*WRITTEN INSTRUCTION*. Copy the records from the line with "Can you pick" through the end of the records, substituting "window divider" for "window mullion" and leaving everything else unchanged; omit the pictures.

*STORED DATA*.
********

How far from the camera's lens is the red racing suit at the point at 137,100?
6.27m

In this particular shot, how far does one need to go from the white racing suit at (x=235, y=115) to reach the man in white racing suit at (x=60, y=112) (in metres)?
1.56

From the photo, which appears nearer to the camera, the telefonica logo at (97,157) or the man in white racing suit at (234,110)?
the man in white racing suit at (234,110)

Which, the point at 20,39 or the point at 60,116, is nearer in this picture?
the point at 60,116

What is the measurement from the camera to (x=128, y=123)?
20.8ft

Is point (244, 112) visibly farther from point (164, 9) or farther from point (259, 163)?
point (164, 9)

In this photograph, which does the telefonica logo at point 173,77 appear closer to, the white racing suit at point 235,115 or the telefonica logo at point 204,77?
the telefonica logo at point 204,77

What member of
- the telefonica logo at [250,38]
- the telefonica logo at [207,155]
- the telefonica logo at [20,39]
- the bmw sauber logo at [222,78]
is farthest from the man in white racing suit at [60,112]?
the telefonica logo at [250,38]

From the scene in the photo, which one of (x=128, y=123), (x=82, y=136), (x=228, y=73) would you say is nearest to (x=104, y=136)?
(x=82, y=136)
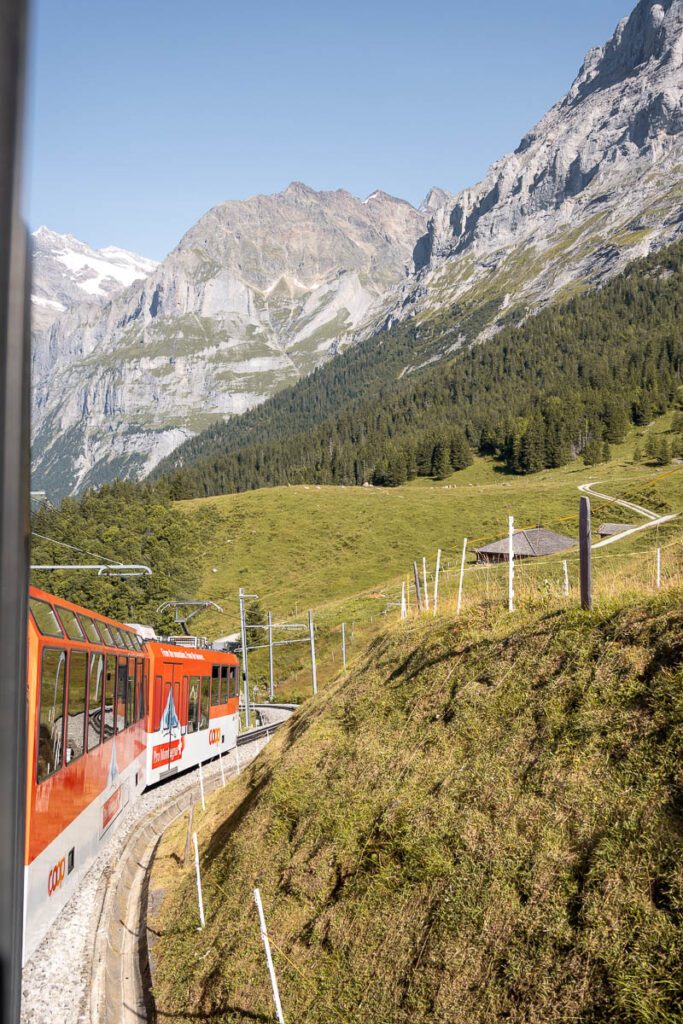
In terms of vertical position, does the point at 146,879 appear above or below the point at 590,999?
below

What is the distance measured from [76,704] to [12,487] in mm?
11010

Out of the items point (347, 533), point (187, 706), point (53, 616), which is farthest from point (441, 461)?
point (53, 616)

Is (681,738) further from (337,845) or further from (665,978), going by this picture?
(337,845)

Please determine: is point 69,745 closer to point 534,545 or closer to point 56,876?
point 56,876

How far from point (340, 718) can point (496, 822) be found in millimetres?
8135

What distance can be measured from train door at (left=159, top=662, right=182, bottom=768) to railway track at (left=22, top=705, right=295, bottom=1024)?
248 centimetres

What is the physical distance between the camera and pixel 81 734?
11992 mm

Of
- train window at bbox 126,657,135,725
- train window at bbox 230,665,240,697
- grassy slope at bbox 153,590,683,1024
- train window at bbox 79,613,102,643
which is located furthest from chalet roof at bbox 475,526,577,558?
train window at bbox 79,613,102,643

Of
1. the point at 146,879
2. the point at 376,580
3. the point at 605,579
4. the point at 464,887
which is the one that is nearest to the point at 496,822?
the point at 464,887

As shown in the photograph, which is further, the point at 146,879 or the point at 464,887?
the point at 146,879

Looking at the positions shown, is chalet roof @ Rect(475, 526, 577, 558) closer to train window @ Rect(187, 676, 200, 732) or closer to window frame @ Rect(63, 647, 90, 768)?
train window @ Rect(187, 676, 200, 732)

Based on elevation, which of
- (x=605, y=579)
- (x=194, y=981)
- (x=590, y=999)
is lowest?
(x=194, y=981)

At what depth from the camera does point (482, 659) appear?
43.9ft

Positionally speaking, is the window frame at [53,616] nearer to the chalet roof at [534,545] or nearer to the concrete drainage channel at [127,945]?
the concrete drainage channel at [127,945]
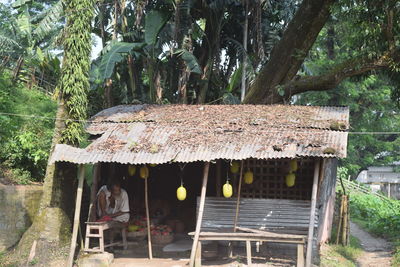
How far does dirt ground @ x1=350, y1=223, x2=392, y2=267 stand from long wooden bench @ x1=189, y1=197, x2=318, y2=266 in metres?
2.63

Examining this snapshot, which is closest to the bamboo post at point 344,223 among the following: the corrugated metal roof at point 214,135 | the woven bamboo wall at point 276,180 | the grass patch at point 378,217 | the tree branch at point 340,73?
the grass patch at point 378,217

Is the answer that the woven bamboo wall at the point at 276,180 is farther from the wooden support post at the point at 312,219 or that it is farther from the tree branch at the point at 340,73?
the tree branch at the point at 340,73

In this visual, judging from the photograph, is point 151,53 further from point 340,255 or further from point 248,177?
point 340,255

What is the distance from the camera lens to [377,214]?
18.4m

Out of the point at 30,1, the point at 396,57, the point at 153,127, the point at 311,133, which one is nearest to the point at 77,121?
the point at 153,127

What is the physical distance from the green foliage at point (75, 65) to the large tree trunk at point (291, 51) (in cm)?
628

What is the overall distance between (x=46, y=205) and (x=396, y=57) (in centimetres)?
875

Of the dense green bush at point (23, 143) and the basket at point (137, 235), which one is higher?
the dense green bush at point (23, 143)

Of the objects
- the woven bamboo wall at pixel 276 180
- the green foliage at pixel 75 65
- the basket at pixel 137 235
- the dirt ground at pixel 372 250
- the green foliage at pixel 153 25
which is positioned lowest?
the dirt ground at pixel 372 250

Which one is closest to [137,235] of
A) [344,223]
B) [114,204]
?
[114,204]

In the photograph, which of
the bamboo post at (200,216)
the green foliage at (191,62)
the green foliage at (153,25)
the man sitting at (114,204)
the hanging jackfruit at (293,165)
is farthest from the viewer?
the green foliage at (191,62)

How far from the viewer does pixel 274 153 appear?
8.55 meters


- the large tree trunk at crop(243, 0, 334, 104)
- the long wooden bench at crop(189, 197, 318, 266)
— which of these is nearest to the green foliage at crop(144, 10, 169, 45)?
the large tree trunk at crop(243, 0, 334, 104)

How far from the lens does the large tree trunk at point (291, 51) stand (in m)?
14.0
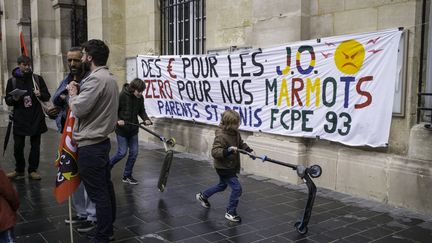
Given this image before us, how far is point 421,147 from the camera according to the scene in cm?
512

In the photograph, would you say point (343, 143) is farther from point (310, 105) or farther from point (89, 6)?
point (89, 6)

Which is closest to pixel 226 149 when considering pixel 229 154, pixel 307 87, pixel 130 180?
pixel 229 154

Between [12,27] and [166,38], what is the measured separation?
12846 mm

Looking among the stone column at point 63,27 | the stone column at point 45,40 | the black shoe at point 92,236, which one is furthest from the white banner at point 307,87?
the stone column at point 45,40

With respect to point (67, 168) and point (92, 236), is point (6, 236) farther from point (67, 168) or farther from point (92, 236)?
point (92, 236)

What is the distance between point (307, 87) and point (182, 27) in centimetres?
462

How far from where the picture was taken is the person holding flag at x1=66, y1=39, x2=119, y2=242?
3811 millimetres

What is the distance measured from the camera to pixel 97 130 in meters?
3.85

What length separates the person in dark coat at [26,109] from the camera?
6.47 meters

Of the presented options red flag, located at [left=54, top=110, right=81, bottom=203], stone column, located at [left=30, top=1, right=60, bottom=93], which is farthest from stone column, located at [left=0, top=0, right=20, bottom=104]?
red flag, located at [left=54, top=110, right=81, bottom=203]

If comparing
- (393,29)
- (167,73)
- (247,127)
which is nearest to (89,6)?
(167,73)

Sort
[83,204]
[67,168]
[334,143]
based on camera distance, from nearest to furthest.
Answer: [67,168] < [83,204] < [334,143]

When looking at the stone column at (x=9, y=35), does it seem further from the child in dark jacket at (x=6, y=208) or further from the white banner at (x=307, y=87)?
the child in dark jacket at (x=6, y=208)

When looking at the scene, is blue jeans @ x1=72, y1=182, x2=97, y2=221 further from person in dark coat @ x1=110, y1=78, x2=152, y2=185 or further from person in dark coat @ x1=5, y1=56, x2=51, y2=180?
person in dark coat @ x1=5, y1=56, x2=51, y2=180
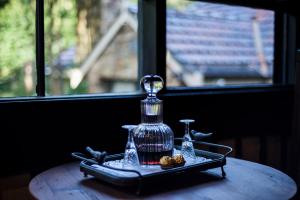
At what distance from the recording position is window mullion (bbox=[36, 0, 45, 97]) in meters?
1.93

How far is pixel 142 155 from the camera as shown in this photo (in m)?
1.58

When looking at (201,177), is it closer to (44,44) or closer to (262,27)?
(44,44)

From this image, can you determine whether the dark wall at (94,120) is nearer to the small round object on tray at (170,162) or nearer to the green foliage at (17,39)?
the green foliage at (17,39)

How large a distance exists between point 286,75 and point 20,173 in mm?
1942

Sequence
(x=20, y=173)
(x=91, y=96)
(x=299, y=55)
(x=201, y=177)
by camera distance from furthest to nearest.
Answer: (x=299, y=55)
(x=91, y=96)
(x=20, y=173)
(x=201, y=177)

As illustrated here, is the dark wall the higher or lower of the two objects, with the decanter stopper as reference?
lower

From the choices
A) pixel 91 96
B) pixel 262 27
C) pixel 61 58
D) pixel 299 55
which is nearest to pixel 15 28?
pixel 61 58

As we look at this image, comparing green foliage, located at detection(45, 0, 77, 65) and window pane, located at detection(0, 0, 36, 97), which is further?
green foliage, located at detection(45, 0, 77, 65)

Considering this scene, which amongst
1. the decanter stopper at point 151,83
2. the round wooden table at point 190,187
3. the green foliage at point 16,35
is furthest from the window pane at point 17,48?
the decanter stopper at point 151,83

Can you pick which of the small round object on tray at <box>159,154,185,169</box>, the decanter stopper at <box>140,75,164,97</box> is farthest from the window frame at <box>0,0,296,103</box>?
the small round object on tray at <box>159,154,185,169</box>

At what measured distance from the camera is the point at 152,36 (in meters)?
2.26

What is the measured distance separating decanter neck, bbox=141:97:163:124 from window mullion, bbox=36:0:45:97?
0.58 metres

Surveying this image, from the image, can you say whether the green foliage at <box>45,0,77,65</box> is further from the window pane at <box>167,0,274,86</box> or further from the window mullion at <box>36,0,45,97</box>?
the window pane at <box>167,0,274,86</box>

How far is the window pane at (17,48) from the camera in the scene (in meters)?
1.93
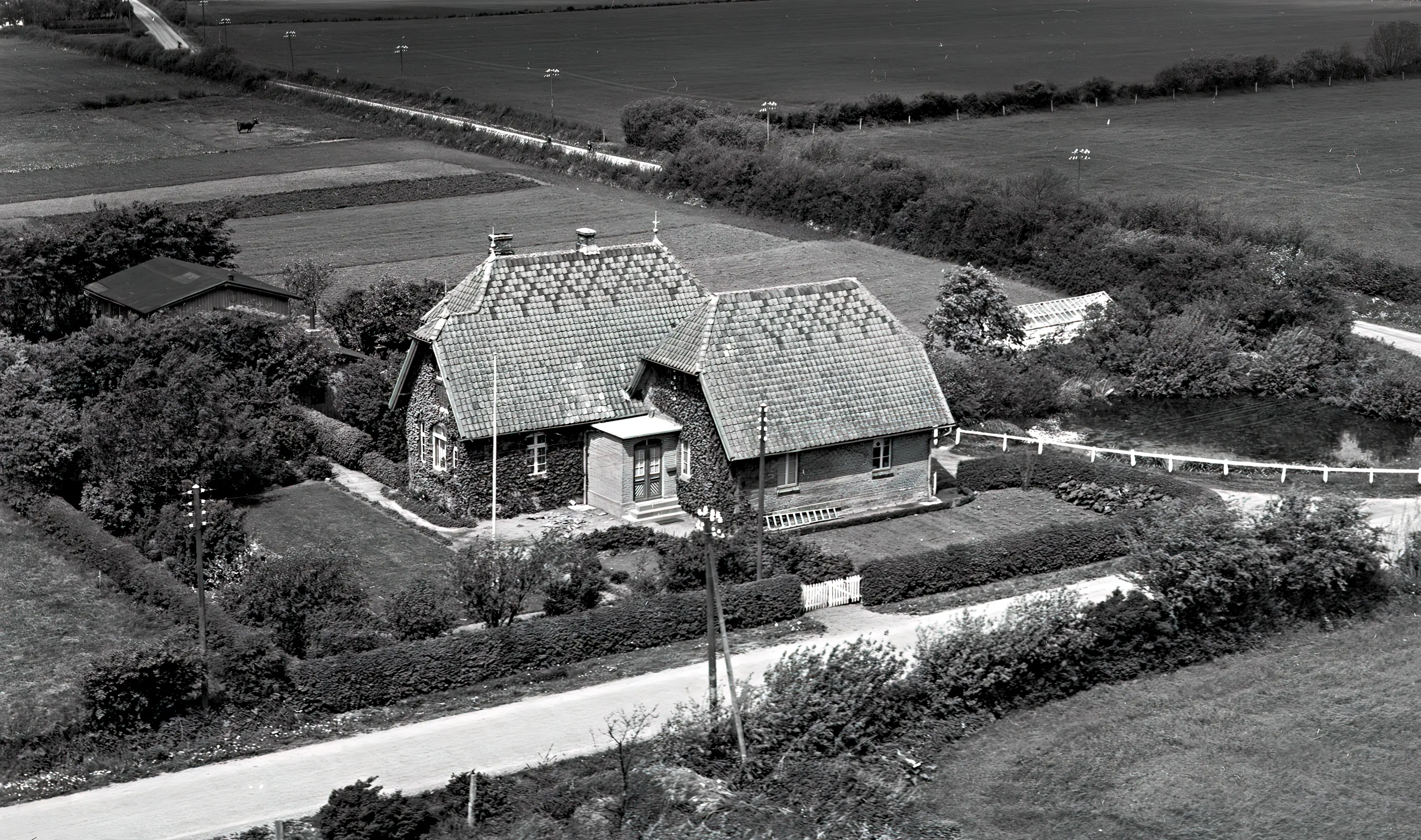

********

*RESULT FOR THIS EXERCISE*.
Can you pick which of the small round object on tray at <box>159,154,185,169</box>, the decanter stopper at <box>140,75,164,97</box> is farthest from the window frame at <box>0,0,296,103</box>?
the small round object on tray at <box>159,154,185,169</box>

At what measured distance from the camera is the point at 152,36 (in meters)?
2.26

What is the measured distance separating decanter neck, bbox=141:97:163:124 from window divider, bbox=36:0:45:97?
0.58 metres

Surveying this image, from the image, can you say whether the green foliage at <box>45,0,77,65</box> is further from the window pane at <box>167,0,274,86</box> or further from the window divider at <box>36,0,45,97</box>?
the window pane at <box>167,0,274,86</box>

How far is the window pane at (17,48) from the camera in the scene (in meters)?
1.93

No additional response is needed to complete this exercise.